━━━ Data extract

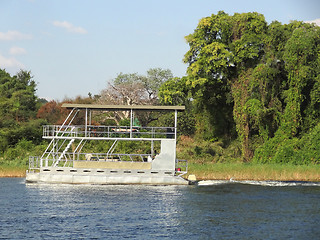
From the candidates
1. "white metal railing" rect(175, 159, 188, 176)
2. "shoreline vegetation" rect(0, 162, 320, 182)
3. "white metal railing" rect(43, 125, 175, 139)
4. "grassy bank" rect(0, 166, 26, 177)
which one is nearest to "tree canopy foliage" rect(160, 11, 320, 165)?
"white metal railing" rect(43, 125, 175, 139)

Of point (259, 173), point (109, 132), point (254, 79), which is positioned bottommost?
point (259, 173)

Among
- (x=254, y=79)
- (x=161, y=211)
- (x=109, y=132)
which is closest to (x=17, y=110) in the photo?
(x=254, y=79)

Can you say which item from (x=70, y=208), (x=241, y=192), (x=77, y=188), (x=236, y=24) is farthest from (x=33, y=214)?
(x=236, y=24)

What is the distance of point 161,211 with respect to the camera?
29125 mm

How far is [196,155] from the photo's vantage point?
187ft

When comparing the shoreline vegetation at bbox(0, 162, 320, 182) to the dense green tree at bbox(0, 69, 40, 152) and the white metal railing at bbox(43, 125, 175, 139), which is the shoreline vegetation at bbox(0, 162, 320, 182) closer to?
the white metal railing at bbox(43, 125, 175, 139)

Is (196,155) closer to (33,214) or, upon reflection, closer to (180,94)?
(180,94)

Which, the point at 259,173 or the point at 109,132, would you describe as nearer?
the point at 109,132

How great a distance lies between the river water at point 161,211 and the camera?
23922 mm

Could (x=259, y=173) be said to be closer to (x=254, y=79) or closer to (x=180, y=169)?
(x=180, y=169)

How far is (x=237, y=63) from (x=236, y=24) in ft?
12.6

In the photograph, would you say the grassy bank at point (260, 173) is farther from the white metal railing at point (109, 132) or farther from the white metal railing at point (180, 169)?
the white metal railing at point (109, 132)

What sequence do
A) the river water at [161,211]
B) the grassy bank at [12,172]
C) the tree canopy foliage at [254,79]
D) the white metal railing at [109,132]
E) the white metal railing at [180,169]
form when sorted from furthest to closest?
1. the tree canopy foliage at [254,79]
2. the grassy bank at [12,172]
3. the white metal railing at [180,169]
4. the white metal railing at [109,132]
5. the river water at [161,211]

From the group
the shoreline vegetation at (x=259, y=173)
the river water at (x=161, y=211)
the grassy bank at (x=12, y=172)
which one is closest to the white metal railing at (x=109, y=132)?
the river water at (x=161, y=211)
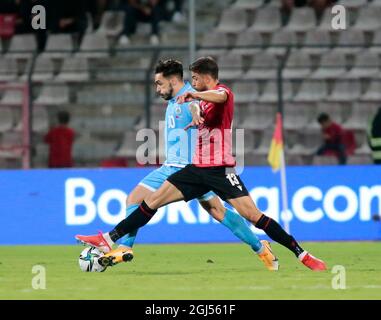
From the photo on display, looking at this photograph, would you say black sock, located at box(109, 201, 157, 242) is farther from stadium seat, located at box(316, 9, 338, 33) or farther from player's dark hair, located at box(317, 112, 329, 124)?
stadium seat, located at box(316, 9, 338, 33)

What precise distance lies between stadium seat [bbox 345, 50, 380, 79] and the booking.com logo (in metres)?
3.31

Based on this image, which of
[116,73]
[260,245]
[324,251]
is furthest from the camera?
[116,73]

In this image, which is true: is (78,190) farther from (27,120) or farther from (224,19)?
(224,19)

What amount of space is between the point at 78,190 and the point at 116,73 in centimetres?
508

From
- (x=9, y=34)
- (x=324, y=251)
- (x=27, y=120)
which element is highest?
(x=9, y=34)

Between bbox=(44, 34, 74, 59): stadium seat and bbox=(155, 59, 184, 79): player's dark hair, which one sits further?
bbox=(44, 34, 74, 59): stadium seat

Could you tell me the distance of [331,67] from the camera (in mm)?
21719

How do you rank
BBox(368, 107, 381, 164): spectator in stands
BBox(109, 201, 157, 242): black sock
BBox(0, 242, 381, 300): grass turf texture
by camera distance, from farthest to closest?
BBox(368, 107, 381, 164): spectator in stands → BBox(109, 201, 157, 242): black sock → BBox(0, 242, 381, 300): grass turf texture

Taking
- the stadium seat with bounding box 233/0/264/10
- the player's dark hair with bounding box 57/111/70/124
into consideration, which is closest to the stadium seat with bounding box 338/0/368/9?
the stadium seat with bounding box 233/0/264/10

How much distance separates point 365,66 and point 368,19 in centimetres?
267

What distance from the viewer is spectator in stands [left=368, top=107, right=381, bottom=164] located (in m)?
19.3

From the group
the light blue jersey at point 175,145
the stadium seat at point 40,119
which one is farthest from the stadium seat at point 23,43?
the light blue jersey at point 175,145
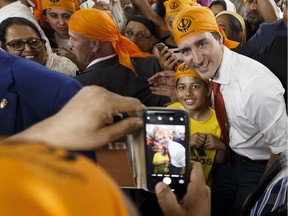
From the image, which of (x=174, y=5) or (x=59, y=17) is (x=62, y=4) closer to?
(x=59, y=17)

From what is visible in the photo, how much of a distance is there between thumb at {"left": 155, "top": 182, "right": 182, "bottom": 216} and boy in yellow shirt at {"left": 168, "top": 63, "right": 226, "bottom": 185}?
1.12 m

━━━━━━
━━━ Data extract

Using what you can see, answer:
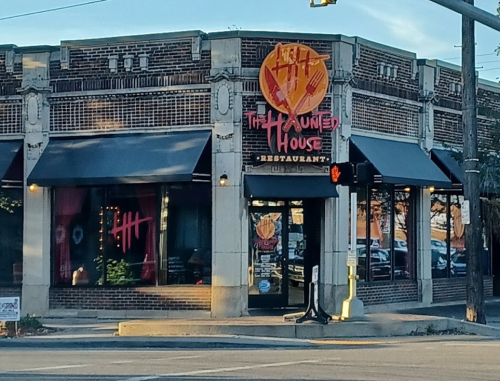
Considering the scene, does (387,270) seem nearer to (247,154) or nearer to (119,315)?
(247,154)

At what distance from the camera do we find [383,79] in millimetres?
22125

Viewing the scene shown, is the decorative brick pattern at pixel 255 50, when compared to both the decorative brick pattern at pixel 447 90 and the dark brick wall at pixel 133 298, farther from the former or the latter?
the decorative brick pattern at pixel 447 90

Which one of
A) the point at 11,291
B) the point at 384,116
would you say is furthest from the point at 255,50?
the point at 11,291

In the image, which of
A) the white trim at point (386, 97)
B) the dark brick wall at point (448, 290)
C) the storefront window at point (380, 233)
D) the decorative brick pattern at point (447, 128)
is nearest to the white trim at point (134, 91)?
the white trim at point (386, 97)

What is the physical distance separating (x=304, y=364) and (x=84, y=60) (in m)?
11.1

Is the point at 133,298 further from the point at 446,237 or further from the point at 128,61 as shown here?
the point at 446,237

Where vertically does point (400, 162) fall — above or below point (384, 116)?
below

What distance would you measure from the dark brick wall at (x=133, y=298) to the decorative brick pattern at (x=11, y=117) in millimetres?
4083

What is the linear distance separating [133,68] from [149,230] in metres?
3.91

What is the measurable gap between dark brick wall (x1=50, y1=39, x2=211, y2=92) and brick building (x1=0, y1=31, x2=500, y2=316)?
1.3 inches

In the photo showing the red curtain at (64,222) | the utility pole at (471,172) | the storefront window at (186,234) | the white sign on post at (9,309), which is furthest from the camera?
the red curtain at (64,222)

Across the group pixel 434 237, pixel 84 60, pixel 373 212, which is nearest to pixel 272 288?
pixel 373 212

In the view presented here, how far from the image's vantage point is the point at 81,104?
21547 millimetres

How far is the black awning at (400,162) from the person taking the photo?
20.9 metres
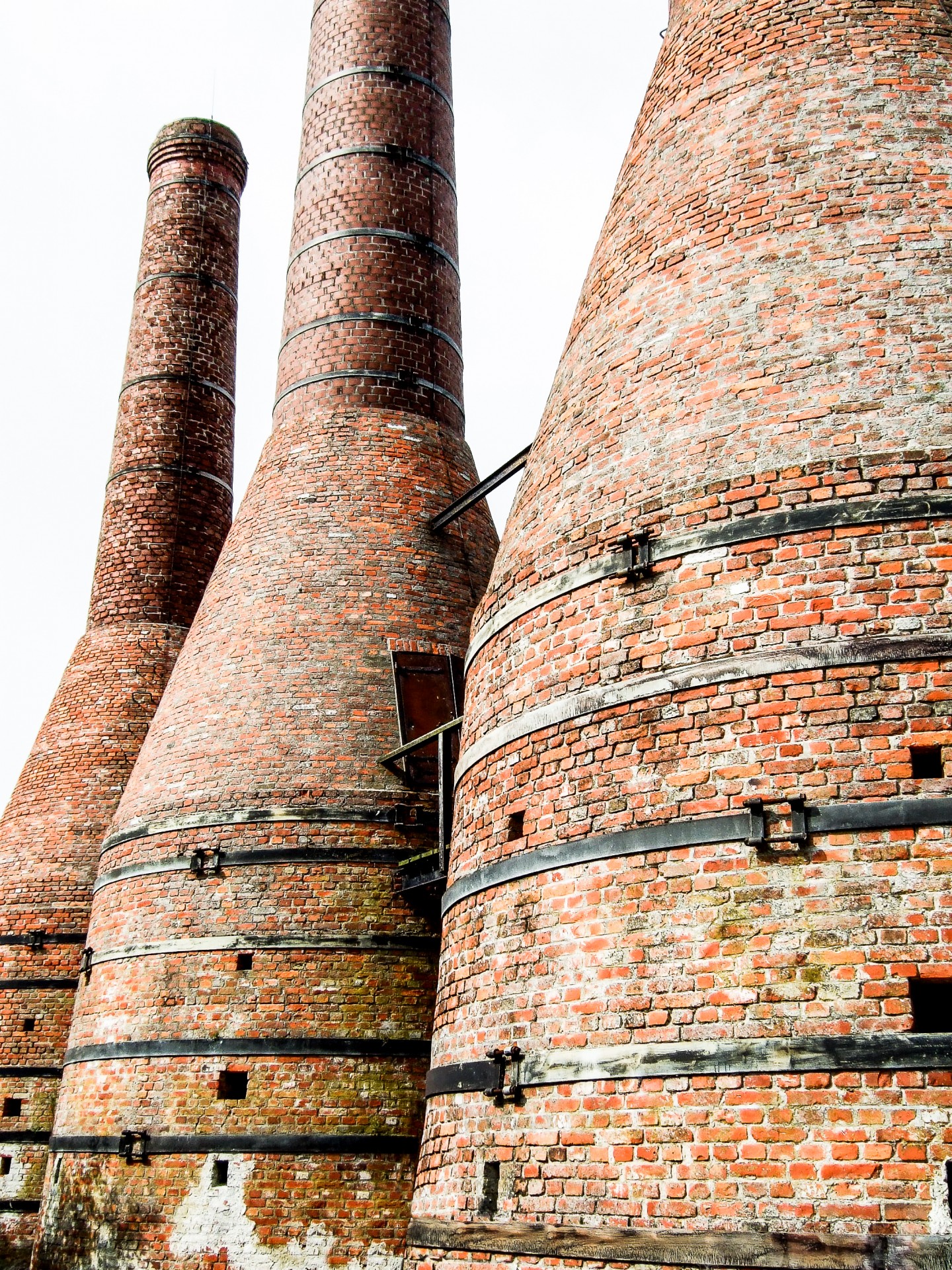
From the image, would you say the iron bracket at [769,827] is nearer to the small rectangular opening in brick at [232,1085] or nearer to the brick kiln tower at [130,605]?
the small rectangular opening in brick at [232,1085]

━━━━━━
━━━ Data extract

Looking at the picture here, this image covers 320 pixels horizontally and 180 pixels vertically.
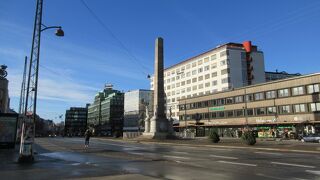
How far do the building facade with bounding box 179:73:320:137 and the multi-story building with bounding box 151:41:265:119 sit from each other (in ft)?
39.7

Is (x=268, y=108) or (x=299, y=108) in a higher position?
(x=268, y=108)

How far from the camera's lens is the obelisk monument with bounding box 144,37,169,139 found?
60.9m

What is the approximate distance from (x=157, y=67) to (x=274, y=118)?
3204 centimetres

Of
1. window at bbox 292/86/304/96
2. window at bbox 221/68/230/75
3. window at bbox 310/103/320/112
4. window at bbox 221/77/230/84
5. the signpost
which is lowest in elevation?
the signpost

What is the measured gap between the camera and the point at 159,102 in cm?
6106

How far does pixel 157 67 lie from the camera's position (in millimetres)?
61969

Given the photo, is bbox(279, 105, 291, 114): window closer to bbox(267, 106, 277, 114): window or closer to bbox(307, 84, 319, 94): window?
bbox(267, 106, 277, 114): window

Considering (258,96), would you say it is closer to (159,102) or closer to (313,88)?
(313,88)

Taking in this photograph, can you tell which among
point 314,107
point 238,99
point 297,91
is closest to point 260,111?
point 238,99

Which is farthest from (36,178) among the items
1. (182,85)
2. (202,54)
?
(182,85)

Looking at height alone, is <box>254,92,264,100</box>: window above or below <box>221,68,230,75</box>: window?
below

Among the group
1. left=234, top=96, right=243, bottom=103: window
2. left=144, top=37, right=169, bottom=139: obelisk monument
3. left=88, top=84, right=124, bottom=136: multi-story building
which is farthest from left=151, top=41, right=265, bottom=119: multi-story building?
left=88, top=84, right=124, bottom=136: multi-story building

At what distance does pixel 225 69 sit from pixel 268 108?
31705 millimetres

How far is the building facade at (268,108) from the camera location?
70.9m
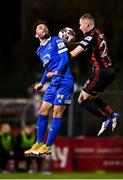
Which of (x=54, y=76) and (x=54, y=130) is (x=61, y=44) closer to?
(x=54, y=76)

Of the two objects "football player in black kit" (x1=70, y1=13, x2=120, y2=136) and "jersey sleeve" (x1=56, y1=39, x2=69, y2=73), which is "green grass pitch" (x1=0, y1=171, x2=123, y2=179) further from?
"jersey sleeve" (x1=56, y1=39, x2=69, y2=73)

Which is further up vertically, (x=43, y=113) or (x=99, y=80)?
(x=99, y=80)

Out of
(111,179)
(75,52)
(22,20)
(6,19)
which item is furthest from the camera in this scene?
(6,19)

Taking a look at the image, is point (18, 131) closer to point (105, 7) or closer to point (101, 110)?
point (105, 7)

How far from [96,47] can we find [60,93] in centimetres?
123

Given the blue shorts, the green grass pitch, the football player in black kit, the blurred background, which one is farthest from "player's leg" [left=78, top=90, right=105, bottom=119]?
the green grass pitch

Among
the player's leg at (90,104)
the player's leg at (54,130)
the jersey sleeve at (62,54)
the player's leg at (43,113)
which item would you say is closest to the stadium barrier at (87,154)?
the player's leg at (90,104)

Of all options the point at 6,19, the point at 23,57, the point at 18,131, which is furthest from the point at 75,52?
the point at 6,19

━━━━━━

Stated problem → List each line in the records above that contains the word "Could".

Response for this exercise →
Could (x=259, y=173) be said to be closer to (x=254, y=79) or closer to (x=180, y=169)?
Could you tell me the distance of [331,67] from the camera (in mm)?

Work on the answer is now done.